晴走雨読 横鎌日記

気ままな読書と無理しないランニングについて綴ります。横浜と鎌倉を中心に映画やお出かけもあり。ここのところ、行動範囲が限られています

「下戸は勘定に入れません」

 帰省からの戻りは青春18キップを使い、遠回りをして車内でのんびりと過ごした。子どもの頃、ひどく退屈に感じられた磐越東線(いわきー郡山間)が、自然を豊かな、魅力的な路線に思えた。歳をとった証拠だろうか。猛烈な日差しを遮るためだが、車窓のブラインドが下ろされていたのがやや残念なくらい。乗車口から見える緑が鮮やかだった。

 常磐線無人駅から乗ったので18キップのスタンプは押してもらえず、乗車駅証明書発行機から券を発行して、いわき駅で押してもらった。手順として正しかったのか、その券を見せるとすぐに応じてくれた(券は駅員に渡した)。1年ほど前に小高駅で読書中の女学生に発行機を教えてもらったのが役に立ったようだ。「ア・ルース・ボーイ」を郡山駅で引き継いで横浜駅までつきあってもらったのが、西澤保彦「下戸は勘定に入れません」だ。

 西澤保彦さんの本を読むのは初めて。しかし、この作家がお酒をネタにしたミステリを書くのは随分前から知っていた。「麦酒の家の冒険」という題の小説があるのを知ったのは、かれこれ20年以上前か。酒がらみならと飛びつきたいところだったけど、なぜか向き合う機会のないまま、鎌倉の書店だったと思うが、中公文庫希少本フェアでこの本に出会った。

 少し前に読んだミステリの展開にちょっと不満があったかもしれない。もっとベタなミステリで読み直しをしたいと思っていた。とはいえ、西澤さんはミステリとSFと酒を掛け合わせた癖が強めの作風だ。ミステリは、作家が提示したリズムに読み手が乗れないとそこで関係が破綻する。その意味で、評価が大きく別れる作家ではないかと思うが、自分としては大正解だった。

 前置きが長くなってしまった。バツイチの准教授である古徳は寂しい年末を過ごしていた。どうやら自殺願望があるらしい。酒が入った状態で川を見ると飛び込むことを考えてしまう。酔って迷い込んだのは高級住宅街。そこに運転手付きの車で自宅に入っていく、高校の同級生だった早稲本に会う。高校時代に古徳が付き合っていた女性と早稲本は結婚しているのだった。表札を見て避けようと思っていた古徳は、早稲本から声をかけられて自宅で飲むことになった。妻と娘は年末恒例のハワイ旅行で、早稲本は仕事を片付けて合流することになっているらしい。ちなみに娘は古徳が教鞭をとる大学の卒業生である。早稲本は、この娘が自分の子どもがどうかを、つまり妻の不貞を疑っていることを告白する。

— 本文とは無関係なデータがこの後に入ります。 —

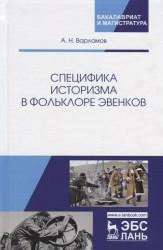 Специфика историзма в фольклоре эвенков. Монография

 古徳には妙な能力がある。ある条件が揃うと、酒の相手を道連れに時間をさかのぼってしまうのだ。実体ではなく意識だけだ。この日は12月26日の日曜日で雪の降った。同じ状況だった日にタイムスリップしてしまうのだ。必要条件は、酒と道連れ。古徳も早稲本も同じ日で同じ曜日だった1982年にカティサークを飲んでいた。高校卒業生の親睦会だったようだ。その席には妻となる美智絵もいた。早稲本はまずその会に同席した者から「不貞の相手」を探し始めるのだ。

 ばかげているのだが、読み手としてはこの設定に付き合いたいところ。さりげない一文を伏線じゃないかとにらみ、それが結びついたらやはり楽しい。西澤さんはそれを上回る展開を用意しているのだが。ここらへんに乗っていけるかどうかがポイントだ。

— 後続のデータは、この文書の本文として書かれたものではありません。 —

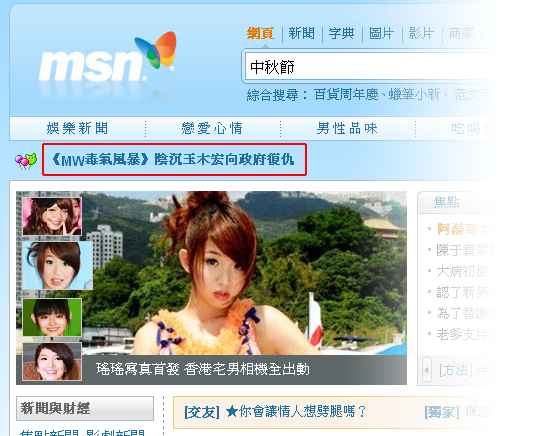 MSN 首頁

 早稲本が娘の父親を疑う「あるいは妻の不貞を疑いたい夫の謎」から、「もしくは尾行してきた転落者の謎」「それでもワインを飲ませた母親の謎」「はたまた魚籠(びく)から尻尾が覗く鯛の謎」と、赤玉ポートワインやエビスビールを絡めながら、話は進んでいく。

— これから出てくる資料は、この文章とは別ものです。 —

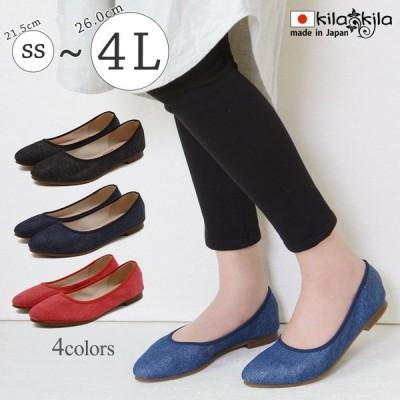 パンプス 痛くない 歩きやすい ローヒール 走れる 大きいサイズ 黒 歩きやすい ポインテッドトゥ ぺたんこ フラット 抗菌 防臭 レディース 日本製 靴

 郡山から新白河新白河から黒磯、黒磯から宇都宮、宇都宮から横浜と乗り継いで家に戻った。最近は、長距離の普通電車が少なくなってきているのが寂しいところ。郡山から宇都宮はそれぞれの終点が近くて、意外と慌ただしかった。でも郡山ー横浜間がさほど遠く感じなかったのは、この本のおかげだったのかもしれない。